This pumpkin cheese naan is easy to make in a frying pan without fermentation. It's packed with pumpkin in both the dough and filling, resulting in a chewy naan. It's perfect as a snack or appetizer.

Ingredients

Main Ingredients (2 servings)

  • Plain Yogurt 80g
  • Pumpkin 50g (for dough)
  • Cake Flour 75g
  • Bread Flour 75g
  • Pumpkin 50g (for filling)
  • Mixed Cheese 100g
  • Butter (a little)

Seasonings

  • Baking Powder 1 tsp
  • Salt 1/4 tsp
  • Sugar 1 tsp
  • Olive Oil 2 tsp
  • Mayonnaise 2 tbsp

Steps

  1. Remove the skin, seeds, and pulp from the pumpkin and prepare 100g by weight.
  2. Place 100g of pumpkin in a heatproof container.
  3. Cover with plastic wrap and microwave at 600W for 2 minutes.
  4. Mash the cooked pumpkin with a fork, etc., and cover with plastic wrap to prevent it from drying out.
  5. In a bowl, combine 80g of plain yogurt and 1 tsp of baking powder and mix well.
  6. Add half of the mashed pumpkin (50g) and mix.
  7. In a separate bowl, combine 75g of cake flour, 75g of bread flour, 1/4 tsp of salt, and 1 tsp of sugar, and mix with chopsticks or similar.
  8. Once it becomes crumbly, add 2 tsp of olive oil, form the dough, and knead for about 5 minutes.
  9. When the dough is smooth, shape it into a ball, return it to the bowl, cover with plastic wrap, and let it rest for 15 minutes.
  10. Lightly flour a flat surface and divide the rested dough into 2 portions.
  11. Roll each dough portion into a circle of about 22cm and place one in a frying pan. (If the pan is prone to sticking, lightly grease with vegetable oil.)
  12. Mix the remaining pumpkin (50g) with 2 tbsp of mayonnaise to create a pumpkin paste, and spread it on the surface of the dough in the pan, leaving a 2cm border.
  13. Top the pumpkin paste with 100g of mixed cheese, then cover with the other rolled dough. [This is the key!] Gently press out any air inside and firmly seal the edges with your fingers.
  14. Heat the frying pan over medium heat and cook until the bottom is browned.
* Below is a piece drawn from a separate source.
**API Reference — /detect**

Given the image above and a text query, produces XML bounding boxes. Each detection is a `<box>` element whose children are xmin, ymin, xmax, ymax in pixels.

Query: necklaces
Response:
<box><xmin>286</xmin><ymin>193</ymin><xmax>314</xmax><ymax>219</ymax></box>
After about 3 minutes, when the dough slides easily and the bottom is browned, transfer the dough to a grill rack lined with aluminum foil.
  15. Heat the grill over medium heat and cook until the surface is browned. [This is the key!] Be careful not to burn the surface as the dough will puff up and can easily scorch. If it starts to burn, reduce the heat to medium-low.
  16. Once the surface is browned, brush with butter or margarine, turn off the heat, and let it sit in the grill for about 3 minutes to finish cooking with residual heat.